_OBJECTIF 1_
Sélectionnez chaque ligne de la liste où figure le mot "major".

Les Védrines ont notamment perdu dix ans de leur vie. Pendant dix ans, onze
membres de cette famille noble du sud-ouest se sont coupés du monde et ruinés en
vendant leurs biens, à l'instigation d'un homme qui disait les protéger d'un
complot : le procès de l'incroyable affaire "des reclus de Monflanquin" a
commencé lundi à Bordeaux. Thierry Tilly, 48 ans, et son complice présumé
Jacques Gonzalez, 65 ans, comparaissent en correctionnelle. Durée prévue du
procès, deux semaines.
L'histoire remonte à 1999 quand Thierry Tilly
rencontre Ghislaine de Védrines, parvenant à ce qu'elle l'embauche dans son
école de secrétariat. Aux autres membres de cette famille connue et aisée, il se
présente comme un agent secret travaillant à "l'équilibre du monde" pour un
groupement "placé au-dessus des états" et luttant notamment contre la
franc-maçonnerie : la "Blue Light Foundation".
Leur incroyable soumission
Peu à peu, il
leur fait croire qu'ils sont la cible d'un complot, mais que, s'ils financent
"le combat", il peut protéger leur vie. Les sceptiques, comme le mari de
Ghislaine sont accusés de tous les vices par Thierry Tilly, qui les fait rejeter
par le groupe. Les autres sont terrorisés, et s'isolent brutalement de leurs
anciennes connaissances. D'abord dans le château familial de Monflanquin
(Lot-et-Garonne) puis au Royaume-Uni. La justice est impuissante, puisqu'ils
paraissent consentir à leur situation, signent des documents et même, voyagent.

_OBJECTIF 2_
Répondez à ces questions sur le texte consacré à l'affaire des reclus de Monflanquin :
(a) Dans quelle ville le procès a-t-il commencé ?
(b) À quelle année l'histoire remonte-t-elle ?
(c) Quel nom porte le groupement pour lequel Thierry Tilly prétendait travailler ?

_ENTRÉES EXTRAITES_
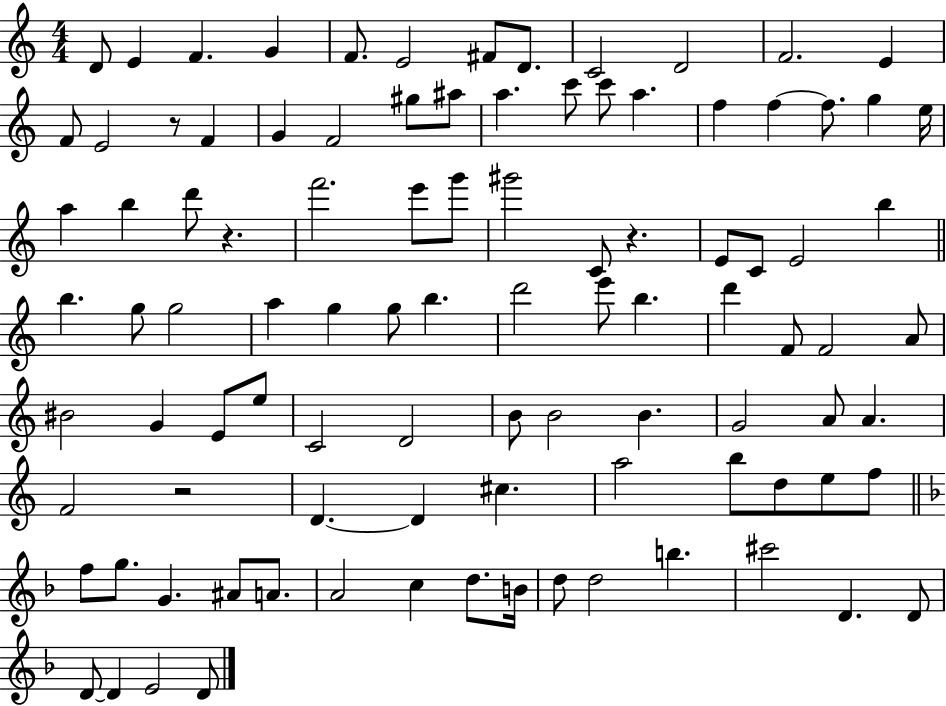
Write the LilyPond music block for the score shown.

{
  \clef treble
  \numericTimeSignature
  \time 4/4
  \key c \major
  d'8 e'4 f'4. g'4 | f'8. e'2 fis'8 d'8. | c'2 d'2 | f'2. e'4 | \break f'8 e'2 r8 f'4 | g'4 f'2 gis''8 ais''8 | a''4. c'''8 c'''8 a''4. | f''4 f''4~~ f''8. g''4 e''16 | \break a''4 b''4 d'''8 r4. | f'''2. e'''8 g'''8 | gis'''2 c'8 r4. | e'8 c'8 e'2 b''4 | \break \bar "||" \break \key c \major b''4. g''8 g''2 | a''4 g''4 g''8 b''4. | d'''2 e'''8 b''4. | d'''4 f'8 f'2 a'8 | \break bis'2 g'4 e'8 e''8 | c'2 d'2 | b'8 b'2 b'4. | g'2 a'8 a'4. | \break f'2 r2 | d'4.~~ d'4 cis''4. | a''2 b''8 d''8 e''8 f''8 | \bar "||" \break \key d \minor f''8 g''8. g'4. ais'8 a'8. | a'2 c''4 d''8. b'16 | d''8 d''2 b''4. | cis'''2 d'4. d'8 | \break d'8~~ d'4 e'2 d'8 | \bar "|."
}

_SOLUTION 1_
  \key c \major
  d'8 e'4 f'4. g'4 | f'8. e'2 fis'8 d'8. | c'2 d'2 | f'2. e'4 | \break f'8 e'2 r8 f'4 | g'4 f'2 gis''8 ais''8 | a''4. c'''8 c'''8 a''4. | f''4 f''4~~ f''8. g''4 e''16 | \break a''4 b''4 d'''8 r4. | f'''2. e'''8 g'''8 | gis'''2 c'8 r4. | e'8 c'8 e'2 b''4 | \break \bar "||" \break \key c \major b''4. g''8 g''2 | a''4 g''4 g''8 b''4. | d'''2 e'''8 b''4. | d'''4 f'8 f'2 a'8 | \break bis'2 g'4 e'8 e''8 | c'2 d'2 | b'8 b'2 b'4. | g'2 a'8 a'4. | \break f'2 r2 | d'4.~~ d'4 cis''4. | a''2 b''8 d''8 e''8 f''8 | \bar "||" \break \key d \minor f''8 g''8. g'4. ais'8 a'8. | a'2 c''4 d''8. b'16 | d''8 d''2 b''4. | cis'''2 d'4. d'8 | \break d'8~~ d'4 e'2 d'8 | \bar "|."

_SOLUTION 2_
(a) À Bordeaux.
(b) À 1999.
(c) La "Blue Light Foundation".